Diálogo con la herencia romana

En total 40 obras, casi todas realizadas en mármol, han sido instaladas al aire libre en el inmenso y otrora mercado de la antigua Roma

El escultor uruguayo Pablo Atchugarry abre este fin de semana en Roma una importante retrospectiva de sus imponentes obras en el sugestivo espacio arqueológico del Mercado de Trajano, en un diálogo libre con dos mil años de arte. ‘Es seguramente la exposición más importante que he realizado en mi vida y me siento honrado', confesó el consagrado artista uruguayo, de 65 años, quien reside en Italia.

En total 40 obras, casi todas realizadas en mármol de Carrara, también en bronce y mármol rosado de Portugal, instaladas al aire libre en el inmenso y otrora mercado de la antigua Roma, con vista al foro imperial y al majestuoso Coliseo, se funden con el paisaje, los nichos, las columnas y formas del fascinante complejo arquitectónico histórico. ‘Aquí hay mármoles que han pasado a ser eternos por la belleza que desvelan. Mármoles eternos en los que parece inspirarse Pablo Atchugarry, cuyas imágenes surgen de líneas esenciales en las que basta un elemento mínimo, un pequeño fragmento, una alusión, un pliegue, para traer a la memoria un peplo griego o una toga romana', explica Claudio Parisi, director de Bienes Culturales de Roma.

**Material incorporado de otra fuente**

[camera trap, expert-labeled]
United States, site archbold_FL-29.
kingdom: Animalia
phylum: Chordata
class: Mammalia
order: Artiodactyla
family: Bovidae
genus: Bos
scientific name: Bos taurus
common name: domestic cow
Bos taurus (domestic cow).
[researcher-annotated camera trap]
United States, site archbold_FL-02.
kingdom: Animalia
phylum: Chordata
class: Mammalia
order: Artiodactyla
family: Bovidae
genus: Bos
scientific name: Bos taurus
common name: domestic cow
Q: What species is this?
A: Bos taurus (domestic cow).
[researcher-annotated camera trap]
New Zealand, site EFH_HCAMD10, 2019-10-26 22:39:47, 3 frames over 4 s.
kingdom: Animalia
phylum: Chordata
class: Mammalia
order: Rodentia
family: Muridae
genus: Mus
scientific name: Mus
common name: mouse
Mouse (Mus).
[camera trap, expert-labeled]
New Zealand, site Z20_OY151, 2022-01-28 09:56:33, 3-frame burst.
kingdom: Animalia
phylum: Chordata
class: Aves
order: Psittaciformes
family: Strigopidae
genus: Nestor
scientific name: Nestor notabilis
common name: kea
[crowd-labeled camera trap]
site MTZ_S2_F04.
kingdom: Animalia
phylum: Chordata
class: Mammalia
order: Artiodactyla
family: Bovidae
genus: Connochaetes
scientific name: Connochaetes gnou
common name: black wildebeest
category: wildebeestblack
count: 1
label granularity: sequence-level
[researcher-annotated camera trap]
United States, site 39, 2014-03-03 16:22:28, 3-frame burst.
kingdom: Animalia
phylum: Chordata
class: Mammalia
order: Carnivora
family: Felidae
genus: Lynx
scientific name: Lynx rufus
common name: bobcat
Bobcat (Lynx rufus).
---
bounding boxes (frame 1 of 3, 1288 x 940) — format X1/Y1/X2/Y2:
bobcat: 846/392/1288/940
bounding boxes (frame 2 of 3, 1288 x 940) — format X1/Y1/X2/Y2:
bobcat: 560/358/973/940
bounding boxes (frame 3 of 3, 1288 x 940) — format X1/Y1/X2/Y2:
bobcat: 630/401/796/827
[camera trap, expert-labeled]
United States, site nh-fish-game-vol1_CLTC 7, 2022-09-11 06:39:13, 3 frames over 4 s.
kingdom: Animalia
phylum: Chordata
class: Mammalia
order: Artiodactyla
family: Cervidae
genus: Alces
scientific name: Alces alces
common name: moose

El artista vive desde hace 32 años en Lecco, en el norte de Italia. Sus obras valen desde 18 mil dólares hasta 1 millón, y expone 10 esculturas monumentales, realizadas en bloques inmensos de mármol blanco, cuya elegancia y ligereza entronca con las esculturas renacentistas de Miguel Ángel y el barroco de Bernini, para llegar a las líneas esenciales de nuestros días. ‘El amor de Pablo Archugarray por la experimentación y el arte escultórico viene de lejos: detrás han quedado varias décadas de pruebas, reajustes y revisiones, así como un excepcional proceso de investigación', explicó Silvya Irrázabal, secretaria cultural del Instituto Italo Latinoamericano, entre las impulsoras de la exposición y gran conocedora del artista.

Bajo el lema ‘Pablo Atchugarry, Ciudad Eterna, mármoles eternos', permanecerán expuestas hasta el 7 de febrero de 2016 esculturas como ‘Gran ángel' (2006), ‘Pomona' (1994), o ‘Cariátide' (2006). Sus formas abstractas, contorsiones y luces resultan tan bellas y armoniosas, por sus líneas verticales, como las columnas y los vestigios de los templos romanos que rodean los cuatro pisos circulares de aquel que ha sido considerado el primer centro comercial de la historia.

Dividido entre Europa y América, Atchugarry presenta también sus esculturas más recientes, varias de ellas en bronce, entre ellas una Cariátide de color verde pálido, la cual se mezcla con los atardeceres romanos, los colores de los cielos y los ladrillos envejecidos.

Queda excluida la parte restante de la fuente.